Look at that weather forecast! It appears the flow will be short-lived.
* * * * * * *
I drove Ellen to her appointment, waited for her to be done, then we went to Deerfoot to kill some time while her eyes recovered. Then she dropped me at the airport just before noon for my PM flight and left, headed for Swalwell.
I went inside and looked at the departures screen and could not find my flight. I checked my boarding passes and discovered my flight had left eleven hours earlier. I had not looked at the passes after I checked in and printed them last evening, I would have noticed the 0025 boarding time. I has reserved the flight weeks before and forgotten that I reserved the red-eye.
As the flight time was 0100, and I had converted that to 1 o'clock in my mind, I had mistaken the AM fight for a PM flight. I always have to think about the military time that airlines use these days. Anyhow, Ellen had already gone and since she has no phone, I called friends to try to intercept her in Airdrie where I knew she would be buying gas, and went the the ticket counter. I was relieved to find that I was able to get a flight at for just a change fee and called my friends to call off the hunt.

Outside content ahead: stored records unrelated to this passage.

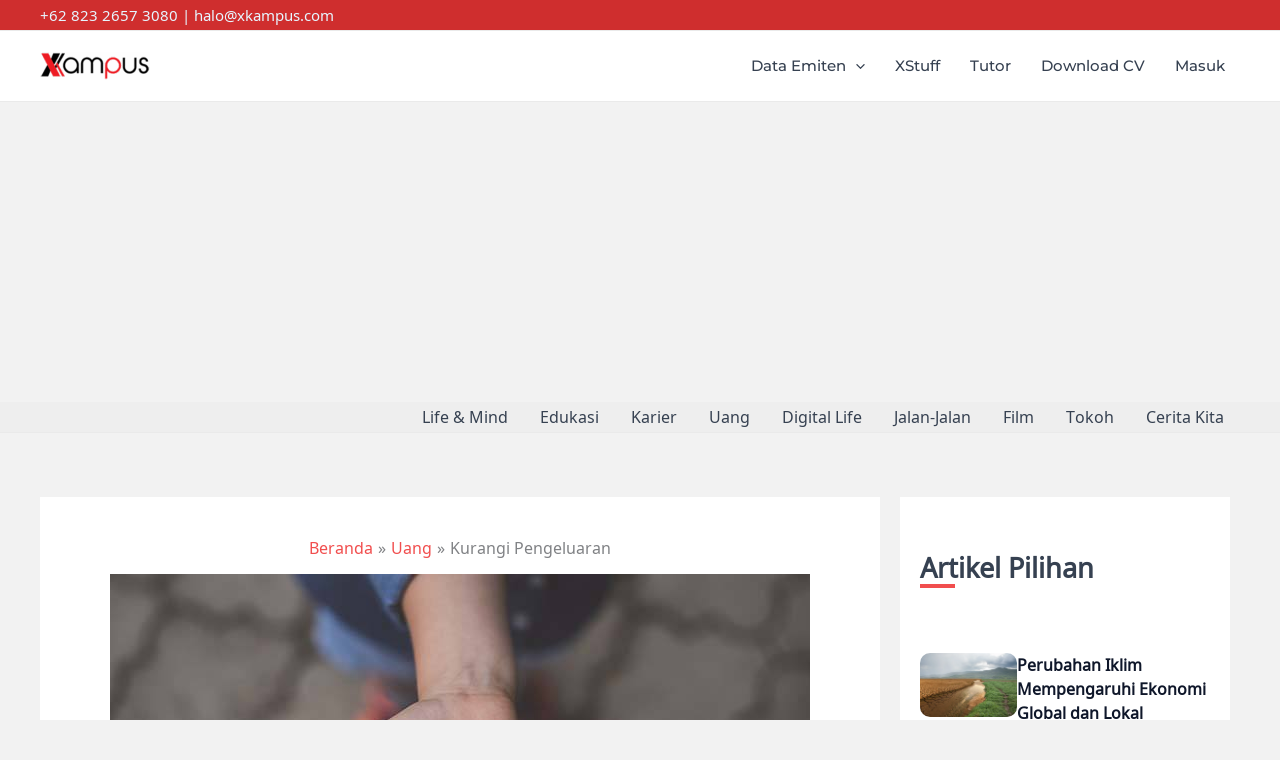

--- FILE ---
content_type: text/html; charset=utf-8
request_url: https://www.google.com/recaptcha/api2/aframe
body_size: 267
content:
<!DOCTYPE HTML><html><head><meta http-equiv="content-type" content="text/html; charset=UTF-8"></head><body><script nonce="tYR64S4Z4IMsmkBBwaGs6w">/** Anti-fraud and anti-abuse applications only. See google.com/recaptcha */ try{var clients={'sodar':'https://pagead2.googlesyndication.com/pagead/sodar?'};window.addEventListener("message",function(a){try{if(a.source===window.parent){var b=JSON.parse(a.data);var c=clients[b['id']];if(c){var d=document.createElement('img');d.src=c+b['params']+'&rc='+(localStorage.getItem("rc::a")?sessionStorage.getItem("rc::b"):"");window.document.body.appendChild(d);sessionStorage.setItem("rc::e",parseInt(sessionStorage.getItem("rc::e")||0)+1);localStorage.setItem("rc::h",'1769099039261');}}}catch(b){}});window.parent.postMessage("_grecaptcha_ready", "*");}catch(b){}</script></body></html>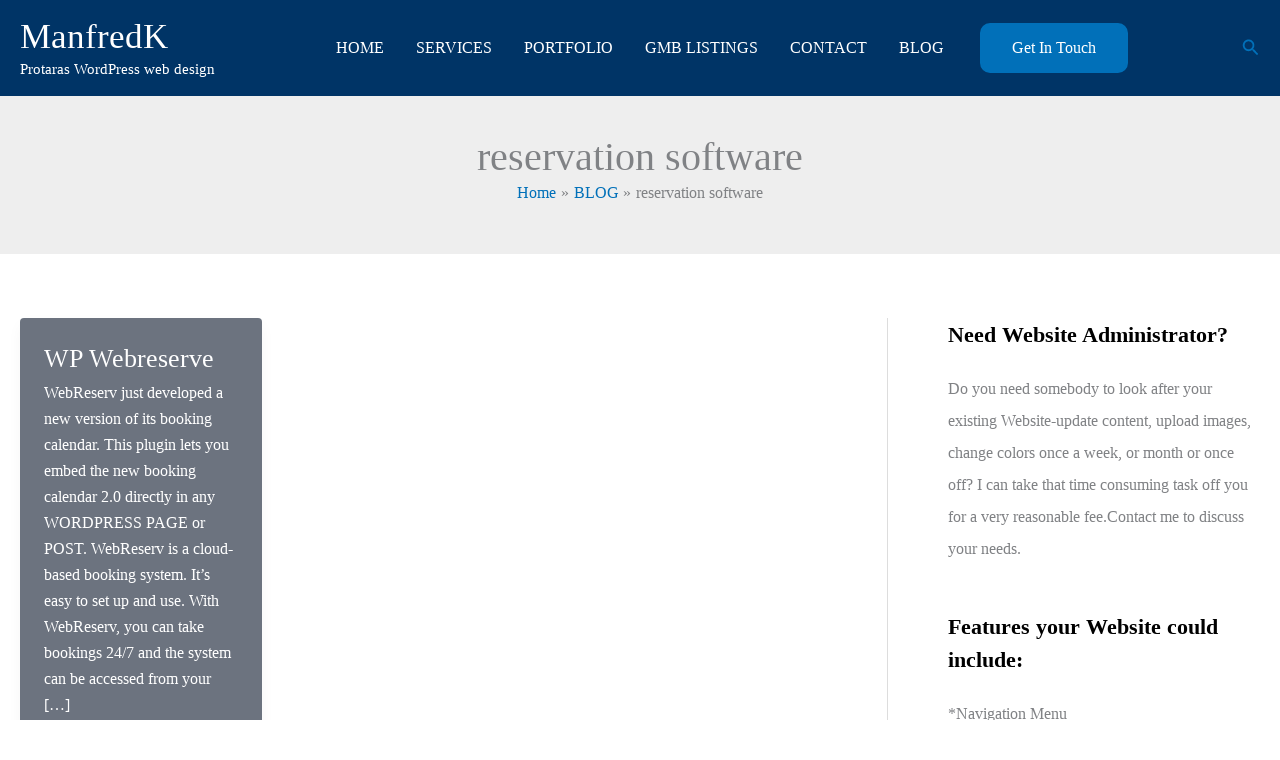

--- FILE ---
content_type: text/css
request_url: https://www.manfredk.com/wp-content/cache/autoptimize/css/autoptimize_single_820e5fa684fce1d2734fa4a2124c0b6a.css
body_size: 233
content:
.ert-table tbody>tr:nth-child(odd)>td,.ert-table tbody>tr:nth-child(odd)>th,.ert-table tbody>tr:nth-child(even)>td,.ert-table tbody>tr:nth-child(even)>th,.ert-table tbody tr:hover>td,.ert-table tbody tr:hover>th{background-color:inherit !important}.ert-table{width:100%;border-collapse:separate;border-spacing:0;border-radius:inherit;overflow:hidden}.ert-borders{border:1px solid #ddd;border-radius:10px;overflow:hidden}.ert-borders th,.ert-borders td{border:1px solid #ddd}.ert-no-borders th,.ert-no-borders td{border:none !important}.ert-table th,.ert-table td{padding:12px;font-family:inherit}.ert-title-row{background-color:#004b45;color:#fff;font-weight:700}.ert-table th[scope=row]{text-transform:none !important;font-weight:400}@media (max-width:767px){.ert-borders{border:none;border-radius:0}.ert-table{background:0 0}.ert-table thead{display:none}.ert-table td{background:0 0 !important}.ert-table.mobile-no-border tr{border:none !important}.ert-table tr{display:block;margin-bottom:20px;border:1px solid #ddd;border-radius:inherit;padding:12px;box-shadow:0 2px 6px rgba(0,0,0,.08)}.ert-table td,.ert-table th[scope=row]{display:block;width:100%;padding:10px;border:none;box-sizing:border-box;background:inherit !important}.ert-table td:before,.ert-table th[scope=row]:before{content:attr(data-label);font-weight:700;display:block;margin-bottom:6px;color:#000}}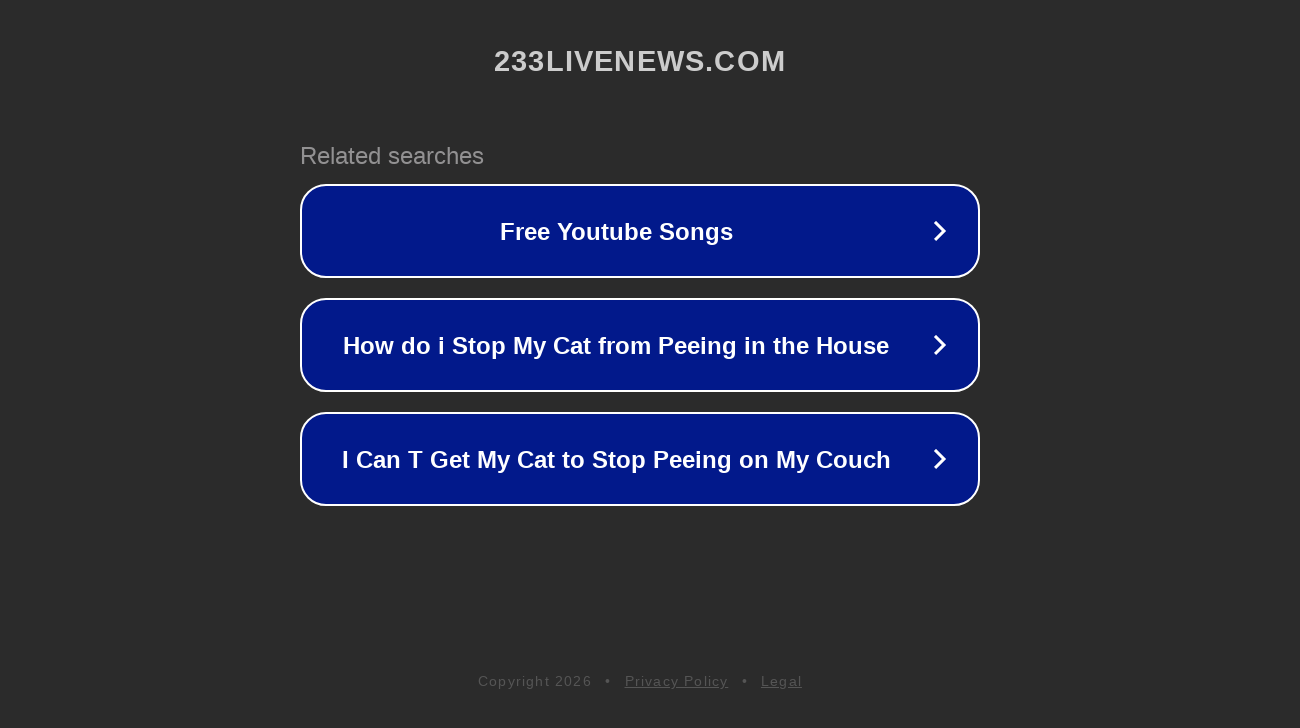

--- FILE ---
content_type: text/html; charset=utf-8
request_url: http://233livenews.com/2019/01/11/captain-holts-tropical-novelty-tee-shirts-from-brooklyn-nine-nine-ranked/
body_size: 1158
content:
<!doctype html>
<html data-adblockkey="MFwwDQYJKoZIhvcNAQEBBQADSwAwSAJBANDrp2lz7AOmADaN8tA50LsWcjLFyQFcb/P2Txc58oYOeILb3vBw7J6f4pamkAQVSQuqYsKx3YzdUHCvbVZvFUsCAwEAAQ==_EV60gQI+DAJvwyewIjK3+SMSPEBnMk5TT0lhhtdwGOrEIHKYuJovtjCRJdfst5evcxE00ZMgB7mcZj5KZMh0vA==" lang="en" style="background: #2B2B2B;">
<head>
    <meta charset="utf-8">
    <meta name="viewport" content="width=device-width, initial-scale=1">
    <link rel="icon" href="[data-uri]">
    <link rel="preconnect" href="https://www.google.com" crossorigin>
</head>
<body>
<div id="target" style="opacity: 0"></div>
<script>window.park = "[base64]";</script>
<script src="/bluQnchHG.js"></script>
</body>
</html>
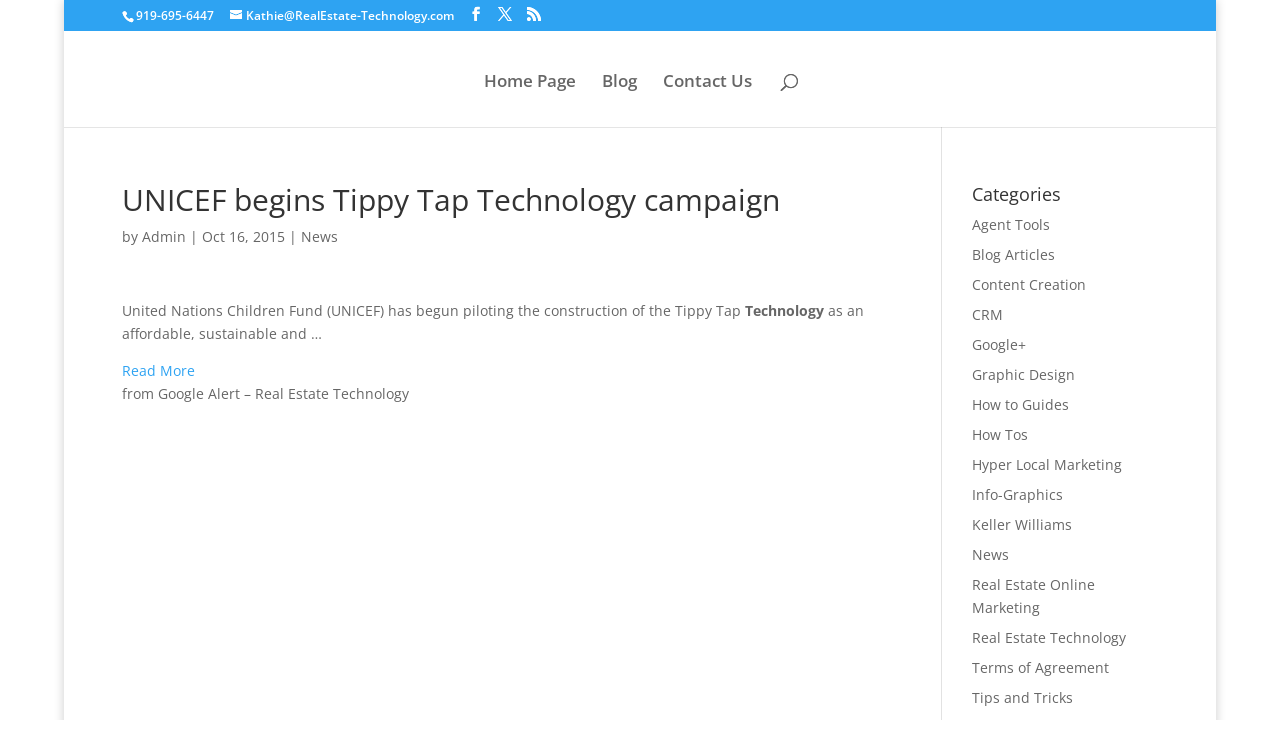

--- FILE ---
content_type: application/javascript
request_url: https://realestate-technology.com/siteprotect/hashcash.js
body_size: 3142
content:
(function(){"use strict";var Sha1={};Sha1.hash=function(msg){var K=[1518500249,1859775393,2400959708,3395469782];msg+=String.fromCharCode(128);var l=msg.length/4+2;var N=Math.ceil(l/16);var M=new Array(N);for(var i=0;i<N;i++){M[i]=new Array(16);for(var j=0;j<16;j++){M[i][j]=msg.charCodeAt(i*64+j*4)<<24|msg.charCodeAt(i*64+j*4+1)<<16|msg.charCodeAt(i*64+j*4+2)<<8|msg.charCodeAt(i*64+j*4+3)}}M[N-1][14]=(msg.length-1)*8/Math.pow(2,32);M[N-1][14]=Math.floor(M[N-1][14]);M[N-1][15]=(msg.length-1)*8&4294967295;var H0=1732584193;var H1=4023233417;var H2=2562383102;var H3=271733878;var H4=3285377520;var W=new Array(80);var a,b,c,d,e;for(var i=0;i<N;i++){for(var t=0;t<16;t++)W[t]=M[i][t];for(var t=16;t<80;t++)W[t]=Sha1.ROTL(W[t-3]^W[t-8]^W[t-14]^W[t-16],1);a=H0;b=H1;c=H2;d=H3;e=H4;for(var t=0;t<80;t++){var s=Math.floor(t/20);var T=Sha1.ROTL(a,5)+Sha1.f(s,b,c,d)+e+K[s]+W[t]&4294967295;e=d;d=c;c=Sha1.ROTL(b,30);b=a;a=T}H0=H0+a&4294967295;H1=H1+b&4294967295;H2=H2+c&4294967295;H3=H3+d&4294967295;H4=H4+e&4294967295}return Sha1.toHexStr(H0)+Sha1.toHexStr(H1)+Sha1.toHexStr(H2)+Sha1.toHexStr(H3)+Sha1.toHexStr(H4)};Sha1.f=function(s,x,y,z){switch(s){case 0:return x&y^~x&z;case 1:return x^y^z;case 2:return x&y^x&z^y&z;case 3:return x^y^z}};Sha1.ROTL=function(x,n){return x<<n|x>>>32-n};Sha1.toHexStr=function(n){var s="",v;for(var i=7;i>=0;i--){v=n>>>i*4&15;s+=v.toString(16)}return s};var leadingZeroesTable={0:4,1:3,2:2,3:2,4:1,5:1,6:1,7:1,8:0,9:0,a:0,b:0,c:0,d:0,e:0,f:0};var incrementTable={0:"1",1:"2",2:"3",3:"4",4:"5",5:"6",6:"7",7:"8",8:"9",9:"a",a:"b",b:"c",c:"d",d:"e",e:"f"};function countLeadingZeroes(s){var zeroes=0;var i=0;while(i<s.length){var c=s.charAt(i);zeroes+=leadingZeroesTable[c];if(c!="0")break;i++}return zeroes}function increment(s){if(s.length==0)return"0";var c=s.charAt(0);var rest=s.slice(1);if(c=="f")return"0"+increment(rest);else return incrementTable[c]+rest}function hashcash(salt,zeroes){var buf="0";return function(iterations){var hash;while(iterations>0){hash=Sha1.hash(salt+buf,0);var lz=countLeadingZeroes(hash);if(lz>=zeroes)return buf;buf=increment(buf);iterations--}return false}}function hashcashBG(salt,zeroes,donecb){var iterations=100;var delay=1;var processor=hashcash(salt,zeroes);var f=function(){var buf=processor(iterations);if(buf){donecb(buf)}else{setTimeout(f,delay)}};f()}function hashcashCallback(stamp,buf){var data="stamp="+stamp+"&buf="+buf;var xhttp=new XMLHttpRequest;xhttp.onreadystatechange=function(){if(xhttp.readyState==XMLHttpRequest.DONE){var status=xhttp.status;if(status===0||status>=200&&status<400){var ddos_reload=document.getElementById("siteprotect_ddos_reload");if(ddos_reload){location.reload(true)}}else{var ddos_reload=document.getElementById("siteprotect_ddos_reload");if(ddos_reload){ddos_reload.innerHTML='Unable Verify, <a href="#" onclick="location.reload()">Click Here to Try Again</a>'}}}};xhttp.open("POST","/siteprotect-verify",true);xhttp.setRequestHeader("Content-type","application/x-www-form-urlencoded");xhttp.send(data)}var stamp="3eebc5edb33c18b8c6399f6f";var zeroes="10";hashcashBG(stamp,zeroes,function(buf){hashcashCallback(stamp,buf)})})();


--- FILE ---
content_type: text/plain
request_url: https://www.google-analytics.com/j/collect?v=1&_v=j102&a=1423043559&t=pageview&_s=1&dl=https%3A%2F%2Frealestate-technology.com%2Funicef-begins-tippy-tap-technology-campaign%2F&ul=en-us%40posix&dt=UNICEF%20begins%20Tippy%20Tap%20Technology%20campaign%20-%20Real%20Estate%20Technology%20%7C%20Small%20Business%20Marketing&sr=1280x720&vp=1280x720&_u=IEBAAEABAAAAACAAI~&jid=642291897&gjid=872882573&cid=113556196.1770131600&tid=UA-106798084-1&_gid=637799140.1770131600&_r=1&_slc=1&z=581298004
body_size: -289
content:
2,cG-PX64V38V9N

I arrived at 1207 just before midnight. That was three hours later than I had expected, but it all worked out.
I slept eight hours, then Mom and I went to see Linda. After that, we went to Perkins for lunch. I like their omelets.
Ellen sent me a scale photo and I see that the four hives gained a total of 9 pounds in a day, or a bit over 2 lbs each.
At four, I went for a walk around Minnow Lake. It is about a two-mile hike and includes my walk to grade school and other places I used to walk when I was a child.
After supper, I visited Harri, then returned to 1207 where I worked on a website for a client until midnight
I slept 9 hours and woke up too late to take out the garbage. No problem. I guess the exercise yesterday had a positive impact on my sleep.
I also notice my foot has recovered almost completely today. I think the combination of changing my sleep position and the exercise has done the trick -- plus time. In my experience, these sorts of things come and go.
My netbook is getting slow, so I am on the lookout for a new small laptop. The cost is no issue, but I dread the job of moving all my applications to the new machine.
I finished off the new website I took on. As is often the case, I spent far more time than I can bill, playing around, perfecting things. Then I decided to update the O/S on the Galaxy Tab. That meant downloading Kies, a poorly named application for the laptop that does much of what iTunes does. Why do they choose such bad names for software that is basically mobile/tablet management software?
Anyhow, the software took forever to install, then immediately started cataloging all my media. On this slow machine, that hogged a lot of resources. I found I had to reinstall the drivers and that took a half-hour. Additionally, I had to back up my 100 or so Tab apps so I don't have to install them again, so that meant rooting the tab and running Titanium backup. That took a while, too.
By midnight, I was still not done, since the upgrade process died twice at 2%. I was using the phone for an Internet connection, since I was not sure what would happen if I tried to use the Tab while it was being updated.